I must tell you that this newfound strength and hope that I have is not my own. It has been gifted to me from someone far stronger than I. And in a wonderfully God-kinda-way it was given by those who I had come to comfort. Renee, Phil & Gail (Chad’s parents), and Renee’s Dad (I forgot his name and didn’t meet her mom) have this amazing sense of peace and strength about them. As you converse with them you can feel it coming out of them from such a deep deep place that is far beyond their own control or making. They know who is in control of this situation and in whose hands Chad rests. They are careful and diligent with the many medical decisions they are having to make and they are making them with confidence that it will be God who brings about the healing in Chad.

I also want to tell you that I’m proud of you. One of my prayers through this time has been that the “church would be the Church” for the Canipes. We’re doing it. They can feel the prayers surrounding them. I know of many many others beyond our network who are praying for Chad and his family as well. Here are a couple examples: I don’t fully understand the medical lingo, but due to Chad’s condition they are giving him chemotherapy drugs. The one they are using has been ineffective. But through the grapevine Rob Lewin (a friend of VC) told Renee about another chemo drug (Rituxan) that has been used in only 19 others with dramatic results. This coming from Steve Sjogren who was helped by this drug in a similar way. So Chad’s doctor get’s with Steve’s and about an hour ago (6:00 PM) they started administering this new drug. I think I have the story straight, but even if I missed a detail… the point is that the Body of Christ is rallying for our brother. And it shows.

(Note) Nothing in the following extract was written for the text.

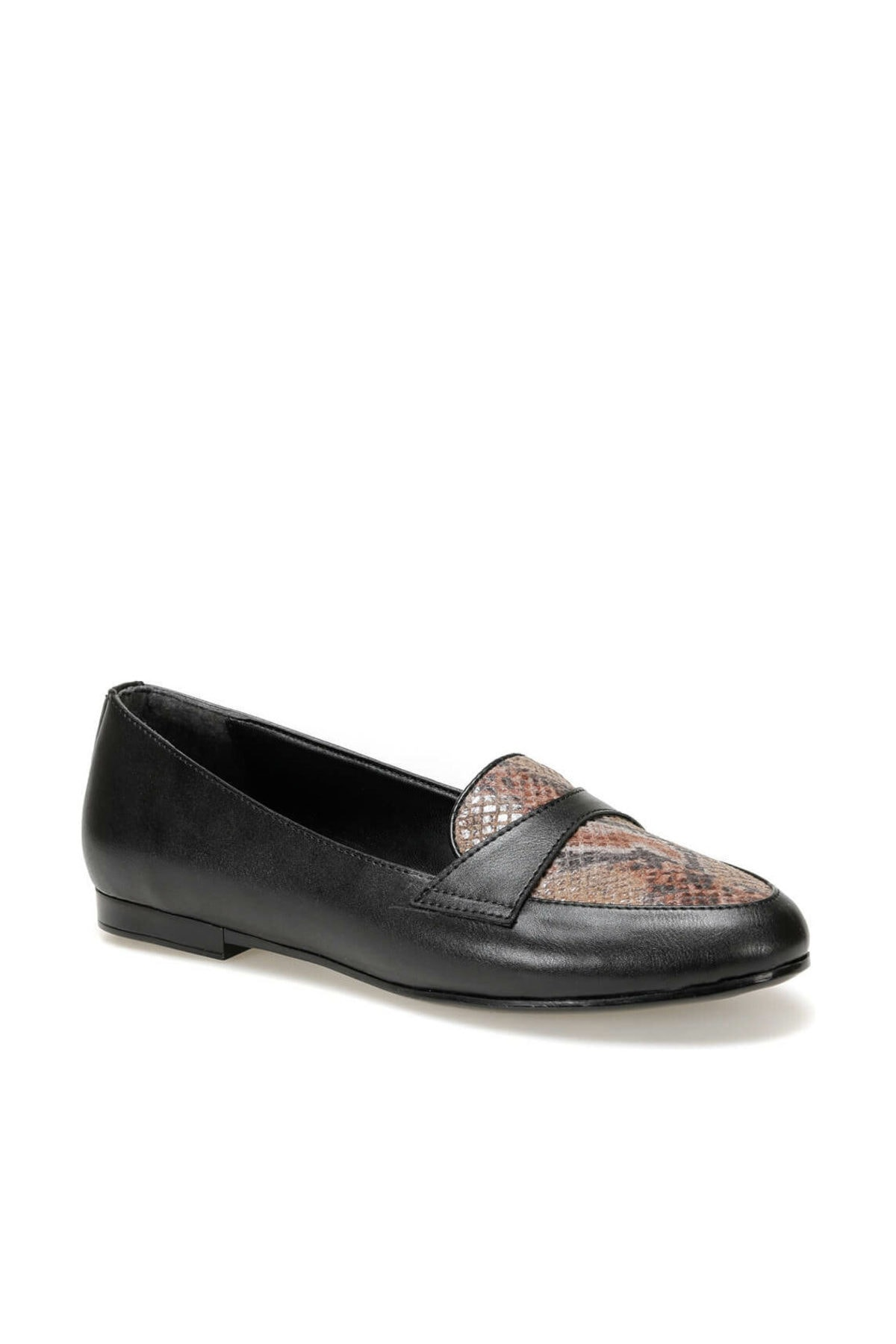Miss F DW19083 Siyah Kadın Loafer Ayakkabı 100440363 1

Again, I sense our prayers at work as I meet Maurine, Chad’s night nurse. Normally she gets off at 11:00 PM, but she’s going to stay longer just to be there. Two nurses will be spending the night in Chad’s room to monitor this new (and experimental) drug. Maurine told us that about once a year a patient comes through the ICU who just captures everyone’s heart. Chad is that person this year. He is receiving excellent, attentive, and careful care. A year ago a 19 year old young lady was in the ICU and on a respirator for 6 weeks. She’s now in college and keeps in touch with the nurses.

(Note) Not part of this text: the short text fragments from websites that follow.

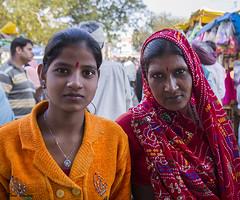 Chomu Village, India 2011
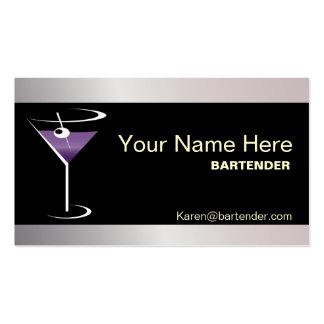Logotipo púrpura de Martini de la tarjeta de visit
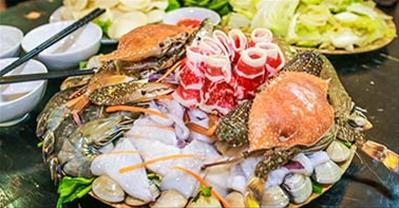 Top các quán lẩu hải sản ngon, nổi tiếng nhất ở Hà Nội
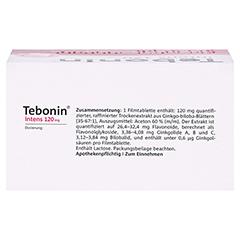 Tebonin intens 120mg 200 Stück - Oberseite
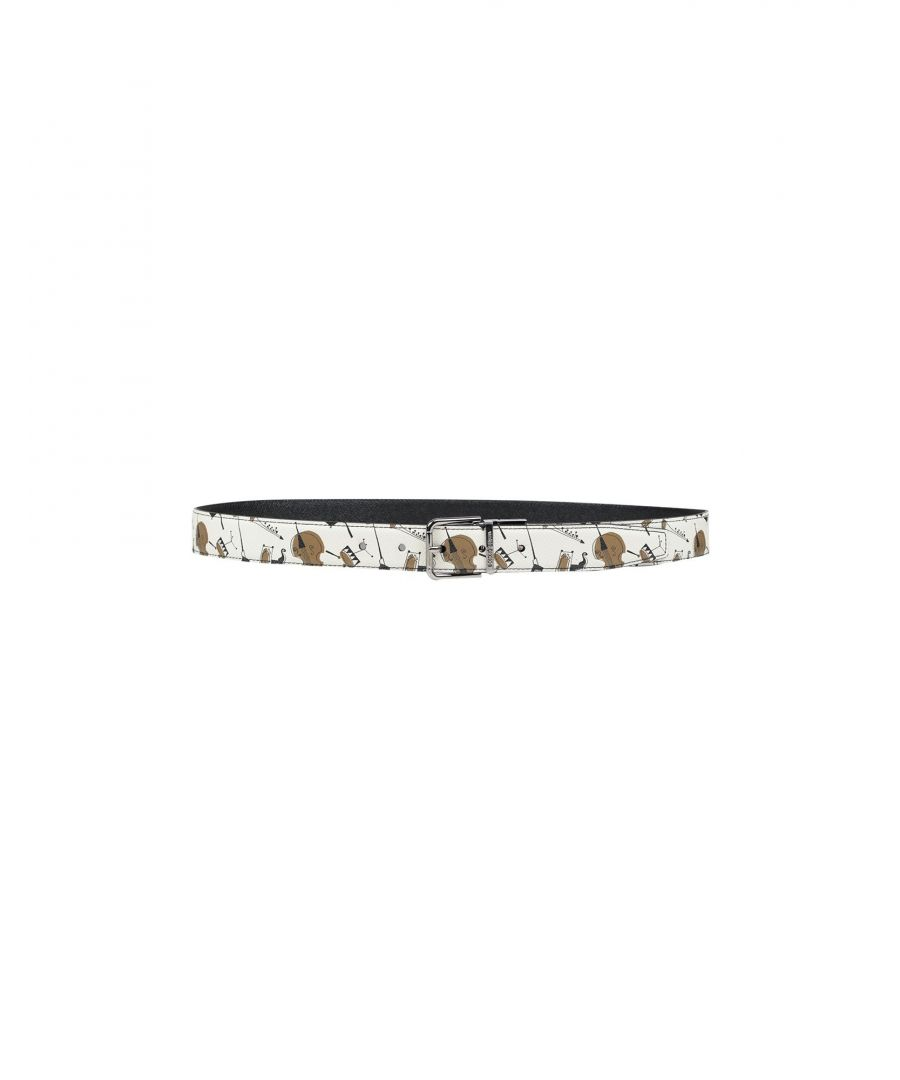 Image for Dolce & Gabbana Ivory Textured Leather Belt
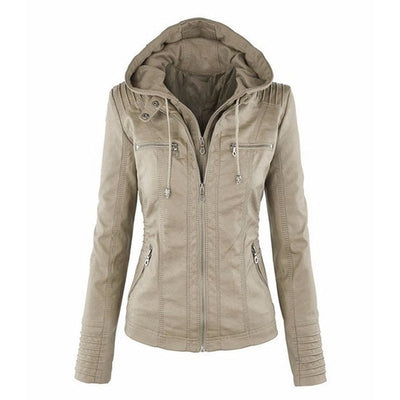 Faux Leather Hooded Spring Jacket Women Autumn Motorcycle Jacket - Top Sale Item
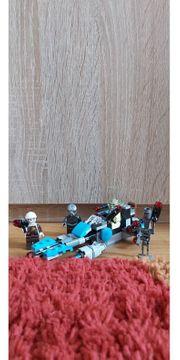 Lego Star Wars Raumschiff blau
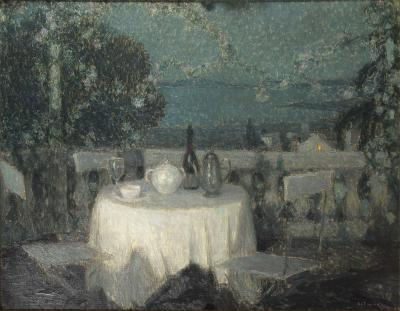 Henri Le Sidaner Table au Clair de Lune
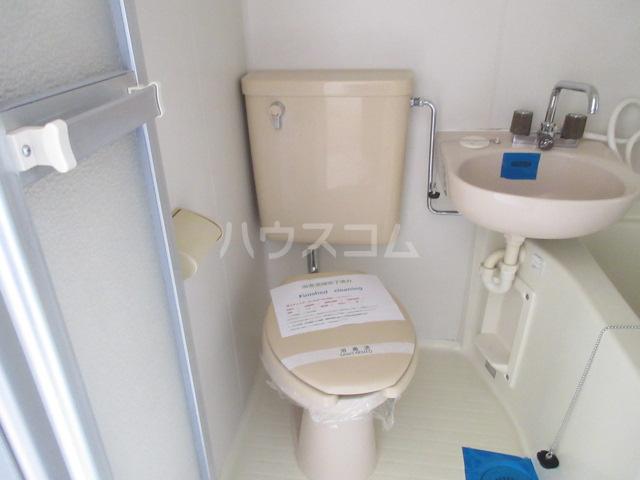 メゾンチバ 303号室のトイレ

This week my prayers have been for healing, for strength, for rest … but mainly for God to just “make it all better”. Can he? You bet your bottom dollar. But after my visit tonight my sense is that this is going to be a long road – despite the outcome. Like so many things in the life of our community right now we are on that long road of obedience. We must continue to be faithful. We continue to stand in the gap and ask God to touch Chad’s body, to bring health and restoration. And I believe that he will. It may or may not look like what we envision, but he will. As Chad’s dad (who has slept in Chad’s room everynight just to be near him) said to me tonight, “I know what I want God to do, but its not what I want.” That’s trust.

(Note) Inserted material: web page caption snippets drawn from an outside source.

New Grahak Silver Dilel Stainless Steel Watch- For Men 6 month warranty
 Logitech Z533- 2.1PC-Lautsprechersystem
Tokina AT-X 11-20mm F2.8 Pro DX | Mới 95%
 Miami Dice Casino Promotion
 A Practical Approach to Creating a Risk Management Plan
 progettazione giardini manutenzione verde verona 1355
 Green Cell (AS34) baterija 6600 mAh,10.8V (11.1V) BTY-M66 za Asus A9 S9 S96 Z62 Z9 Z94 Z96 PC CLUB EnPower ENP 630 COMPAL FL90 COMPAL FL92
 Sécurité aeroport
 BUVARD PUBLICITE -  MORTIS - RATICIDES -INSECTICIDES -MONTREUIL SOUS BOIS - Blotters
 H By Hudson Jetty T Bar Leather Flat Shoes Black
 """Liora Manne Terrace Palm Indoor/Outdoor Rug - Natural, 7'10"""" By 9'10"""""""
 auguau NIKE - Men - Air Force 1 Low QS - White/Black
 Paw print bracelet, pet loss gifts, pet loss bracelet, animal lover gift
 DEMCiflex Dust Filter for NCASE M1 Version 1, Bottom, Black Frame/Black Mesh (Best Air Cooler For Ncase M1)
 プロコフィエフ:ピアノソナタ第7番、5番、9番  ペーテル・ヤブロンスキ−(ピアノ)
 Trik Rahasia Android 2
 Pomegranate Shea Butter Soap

Is Chad better? Is he “out of the woods”? Is he even improving? No. Does that grieve me (and all of us)? Yes. And I want to encourage us to grieve – but like those who have hope in something far more real than quick fixes or good reports. Let’s continue our prayers, let’s continue holding vigil in our hearts for our dear brother. But let’s not give up hope – no matter what. We are certainly in a battle, but not a battle as though our defeat is inevitable. We battle as those who trust in the God of Life and even though we die we will yet live.